■ PROBLEM DETAILS: Reproduce, from the line containing "class: Mammalia" to the last line of the material, every line exactly.

■ RECORDS FOR THE EXERCISE:
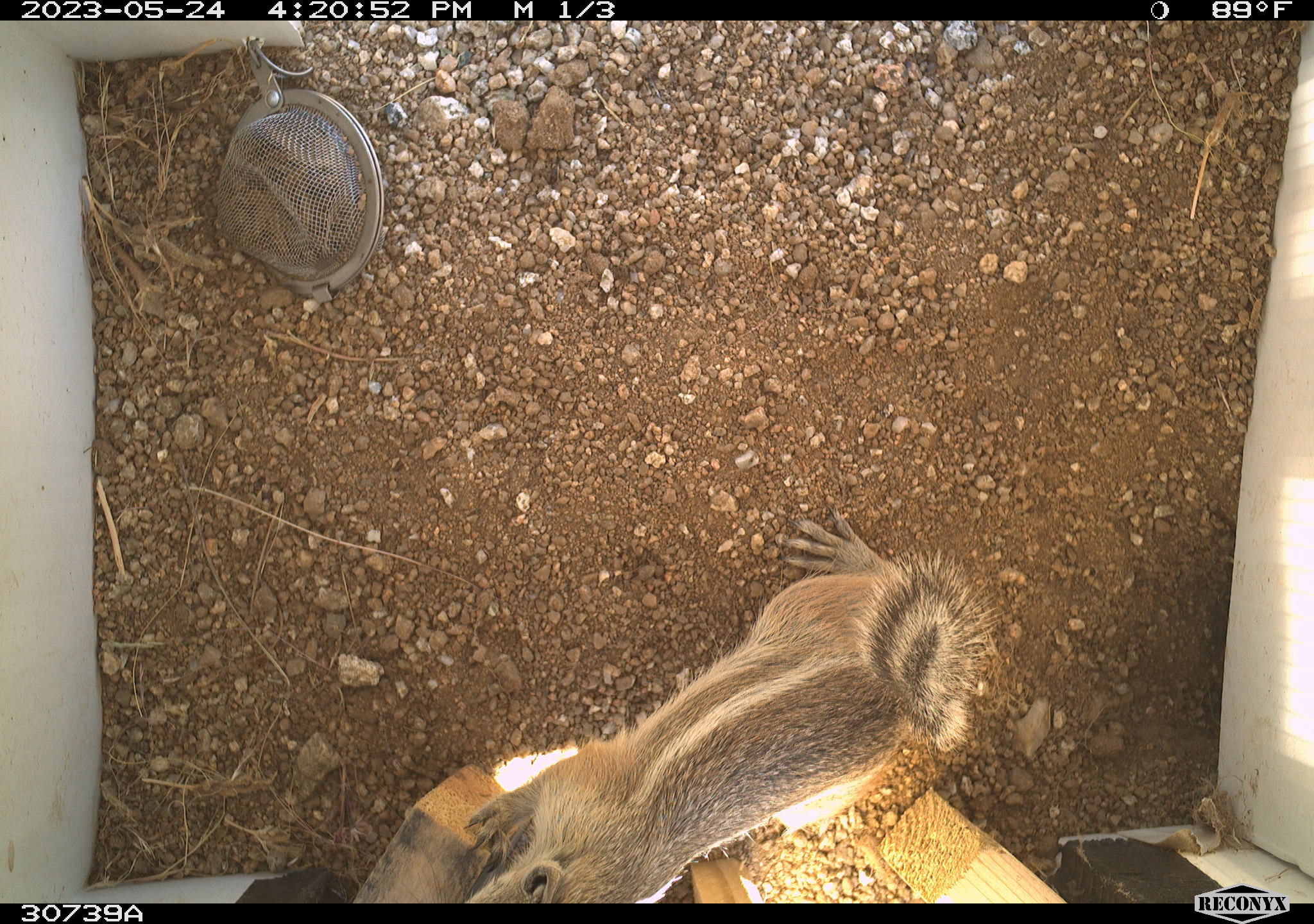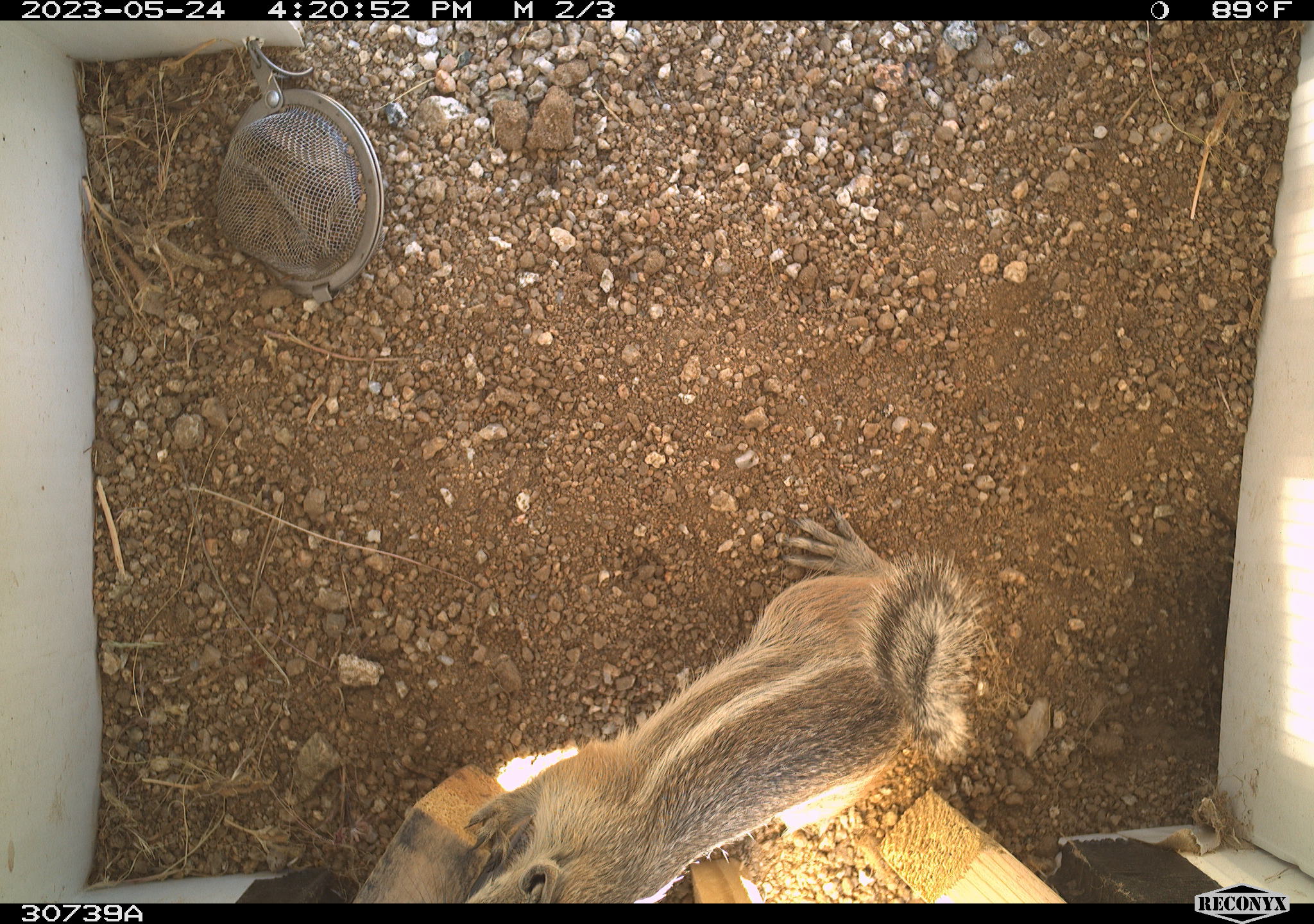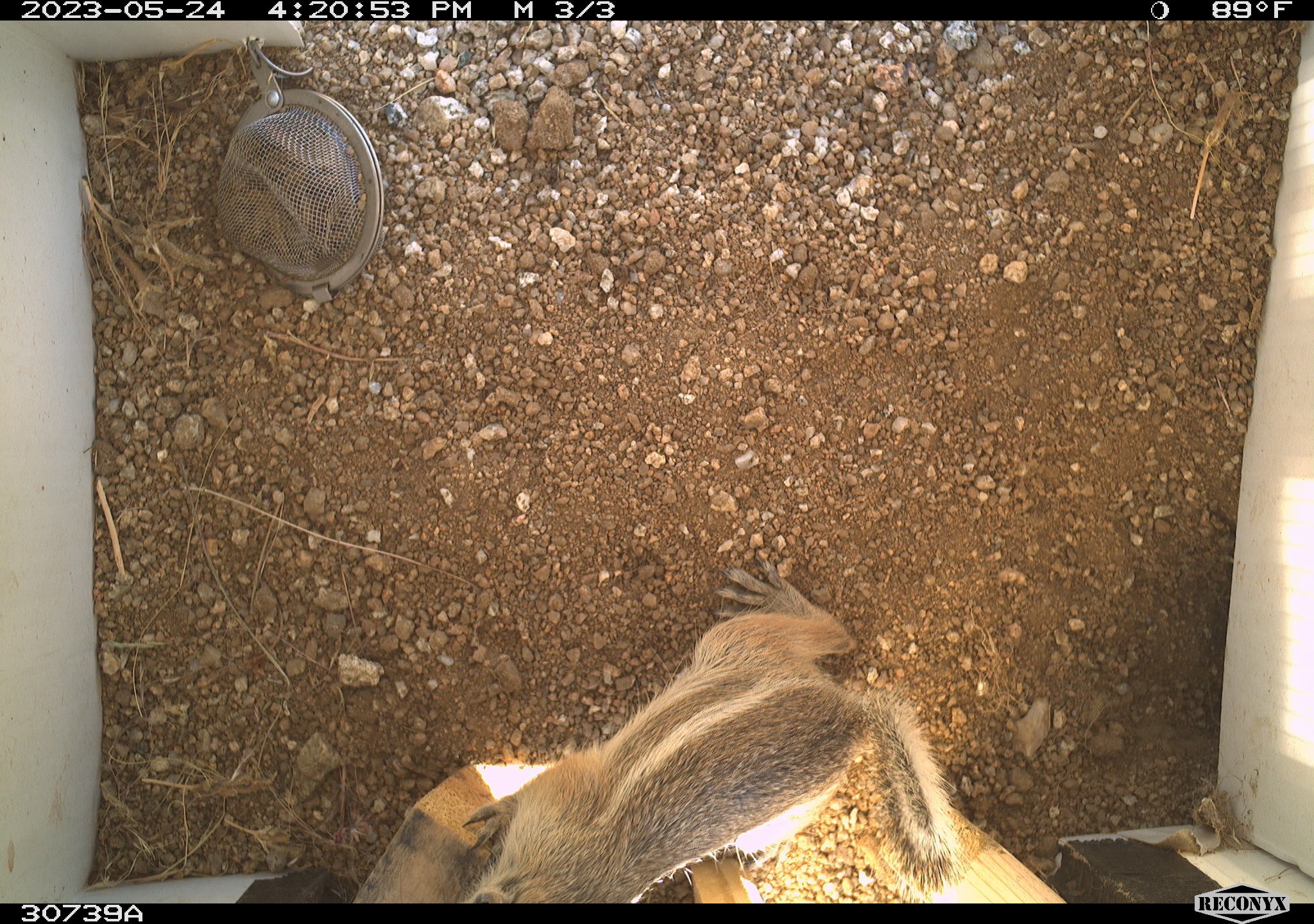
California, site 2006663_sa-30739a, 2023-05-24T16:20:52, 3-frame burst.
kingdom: Animalia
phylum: Chordata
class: Mammalia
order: Rodentia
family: Sciuridae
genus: Ammospermophilus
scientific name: Ammospermophilus leucurus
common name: white-tailed antelope squirrel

■ YOUR SOLUTION:
class: Mammalia
order: Rodentia
family: Sciuridae
genus: Ammospermophilus
scientific name: Ammospermophilus leucurus
common name: white-tailed antelope squirrel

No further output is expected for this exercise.